So far, a small social enterprise, Step Up Social Enterprise (SUSE), operates in my community and engages in agribusiness research, evaluation, and innovation, and on the board of which I serve as a director. It has offered to host the model low-cost greenhouse farm. SUSE has also agreed to voluntarily provide on-the-ground technical backup for this initiative. I will be the Project Coordinator and Mentee.

I have also held a series of talks and consultations with the youth in the community about the initiative and they are very positive about it, and more than willing to take up the idea once it hits the ground.

The next steps to make this my initiative a success are to:

  1. Establish a model, small-scale affordable vegetable and fruits greenhouse farm for technology diffusion, youth farmers training, and extension services.
  2. Organize the youth into groups and commercial villages, and establish the SYIFT association.
  3. Provide entrepreneurial, agribusiness, and technical training and extension service to youth groups on growing vegetables and fruits in a greenhouse, as a business.
  4. Procure construction materials and technically assist youth groups establish affordable greenhouses for vegetable and fruits production, as a business.

# Exercise description
Copy everything from "I have also" down to "and extension services." in the passage on the youth greenhouse initiative, swapping "consultations" for "discussions".

# Given data

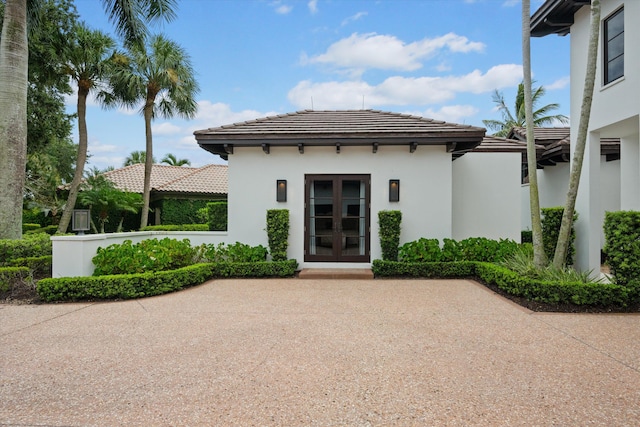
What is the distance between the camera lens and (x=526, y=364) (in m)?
3.71

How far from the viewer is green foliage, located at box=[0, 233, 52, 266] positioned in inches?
308

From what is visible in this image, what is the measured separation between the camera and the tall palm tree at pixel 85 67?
14039 mm

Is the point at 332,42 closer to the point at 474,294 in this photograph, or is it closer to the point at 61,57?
the point at 61,57

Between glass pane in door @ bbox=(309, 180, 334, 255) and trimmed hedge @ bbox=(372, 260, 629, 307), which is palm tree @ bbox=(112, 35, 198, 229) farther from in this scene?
trimmed hedge @ bbox=(372, 260, 629, 307)

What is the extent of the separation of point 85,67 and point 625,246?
18119 mm

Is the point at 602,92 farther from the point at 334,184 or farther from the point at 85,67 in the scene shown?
the point at 85,67

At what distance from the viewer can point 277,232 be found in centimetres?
906

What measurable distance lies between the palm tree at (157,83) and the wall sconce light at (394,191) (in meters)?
12.4

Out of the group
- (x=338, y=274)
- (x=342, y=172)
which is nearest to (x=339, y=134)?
(x=342, y=172)

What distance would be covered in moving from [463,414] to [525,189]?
1368 centimetres

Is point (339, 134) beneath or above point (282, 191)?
above

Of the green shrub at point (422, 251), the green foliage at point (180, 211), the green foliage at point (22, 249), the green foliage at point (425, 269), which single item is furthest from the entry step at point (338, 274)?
the green foliage at point (180, 211)

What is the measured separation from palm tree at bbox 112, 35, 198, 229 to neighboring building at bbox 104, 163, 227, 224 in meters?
2.57

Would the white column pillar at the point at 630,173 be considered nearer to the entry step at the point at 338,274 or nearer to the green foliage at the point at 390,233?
the green foliage at the point at 390,233
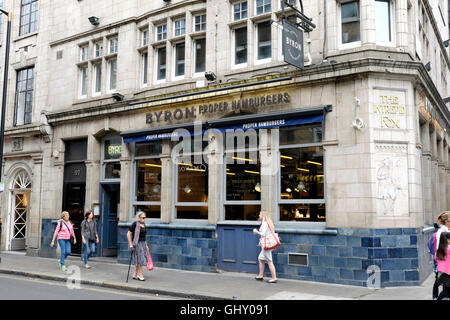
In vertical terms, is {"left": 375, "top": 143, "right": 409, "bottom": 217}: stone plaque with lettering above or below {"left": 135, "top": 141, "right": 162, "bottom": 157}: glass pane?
below

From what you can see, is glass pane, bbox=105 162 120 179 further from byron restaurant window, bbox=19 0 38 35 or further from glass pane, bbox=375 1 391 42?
glass pane, bbox=375 1 391 42

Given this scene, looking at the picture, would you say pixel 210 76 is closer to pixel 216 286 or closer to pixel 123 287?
pixel 216 286

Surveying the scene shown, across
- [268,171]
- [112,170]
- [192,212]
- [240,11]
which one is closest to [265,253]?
[268,171]

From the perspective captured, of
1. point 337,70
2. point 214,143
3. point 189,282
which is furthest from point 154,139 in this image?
point 337,70

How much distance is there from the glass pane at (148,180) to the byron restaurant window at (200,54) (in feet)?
11.2

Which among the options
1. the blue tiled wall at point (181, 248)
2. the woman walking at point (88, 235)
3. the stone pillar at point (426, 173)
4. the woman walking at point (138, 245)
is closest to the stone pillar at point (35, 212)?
the woman walking at point (88, 235)

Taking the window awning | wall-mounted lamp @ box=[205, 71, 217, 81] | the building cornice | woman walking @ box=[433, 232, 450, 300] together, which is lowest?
woman walking @ box=[433, 232, 450, 300]

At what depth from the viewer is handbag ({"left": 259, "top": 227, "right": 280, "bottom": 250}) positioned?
1130 centimetres

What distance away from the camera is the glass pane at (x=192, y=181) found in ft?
46.1

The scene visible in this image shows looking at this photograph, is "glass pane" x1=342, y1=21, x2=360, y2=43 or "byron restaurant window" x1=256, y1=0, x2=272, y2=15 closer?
"glass pane" x1=342, y1=21, x2=360, y2=43

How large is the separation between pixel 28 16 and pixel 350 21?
49.8 ft

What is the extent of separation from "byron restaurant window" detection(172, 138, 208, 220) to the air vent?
127 inches

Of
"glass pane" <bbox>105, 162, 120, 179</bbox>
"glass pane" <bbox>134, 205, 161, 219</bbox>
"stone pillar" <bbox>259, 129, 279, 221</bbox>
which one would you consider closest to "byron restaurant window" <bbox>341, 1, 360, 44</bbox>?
"stone pillar" <bbox>259, 129, 279, 221</bbox>

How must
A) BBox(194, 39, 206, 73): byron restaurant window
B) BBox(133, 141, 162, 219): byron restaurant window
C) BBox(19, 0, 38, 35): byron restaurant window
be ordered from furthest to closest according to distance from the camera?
1. BBox(19, 0, 38, 35): byron restaurant window
2. BBox(133, 141, 162, 219): byron restaurant window
3. BBox(194, 39, 206, 73): byron restaurant window
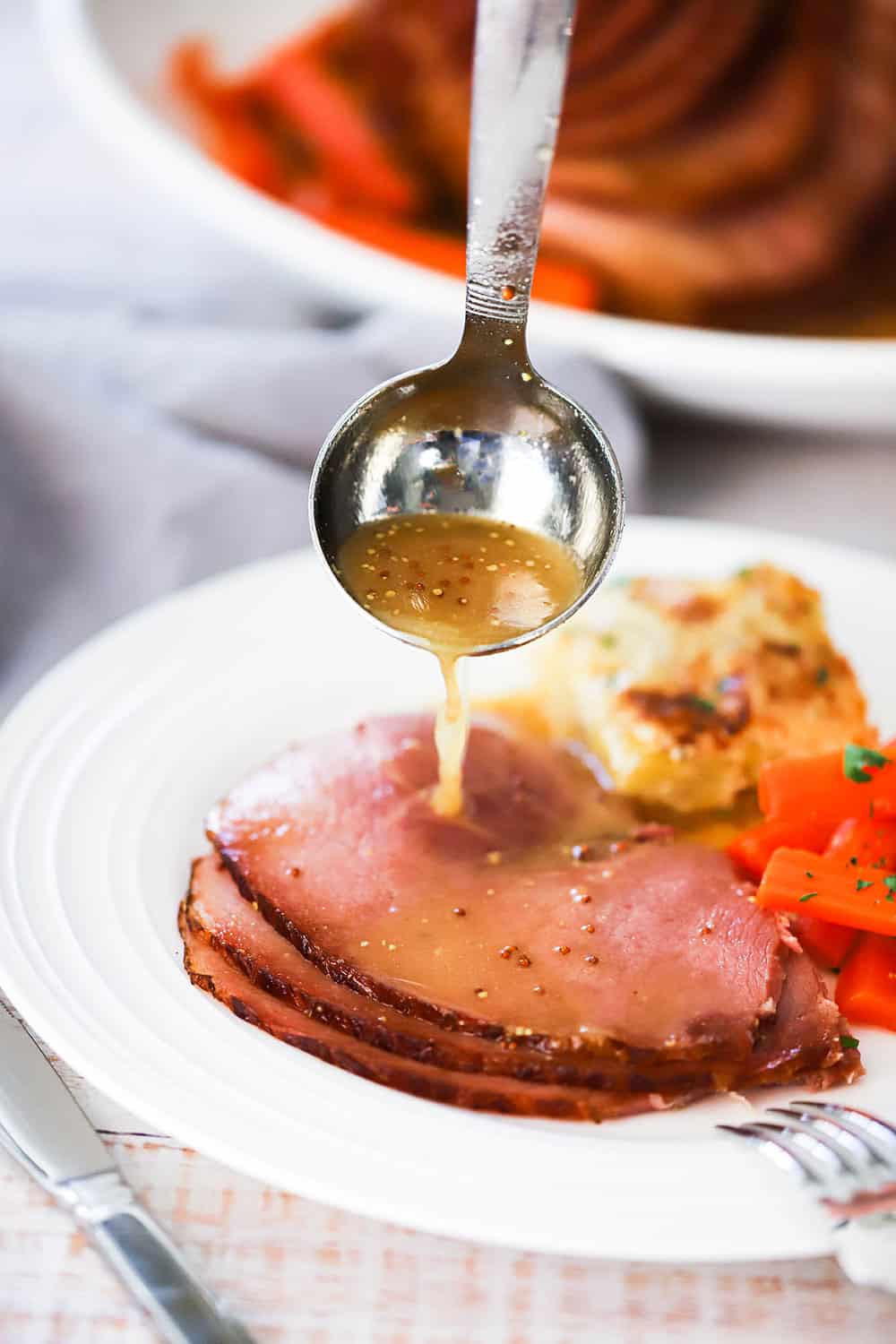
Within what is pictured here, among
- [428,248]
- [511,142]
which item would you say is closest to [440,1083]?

# Response below
I have also held a series of talks and discussions with the youth in the community about the initiative and they are very positive about it, and more than willing to take up the idea once it hits the ground.

The next steps to make this my initiative a success are to:

  1. Establish a model, small-scale affordable vegetable and fruits greenhouse farm for technology diffusion, youth farmers training, and extension services.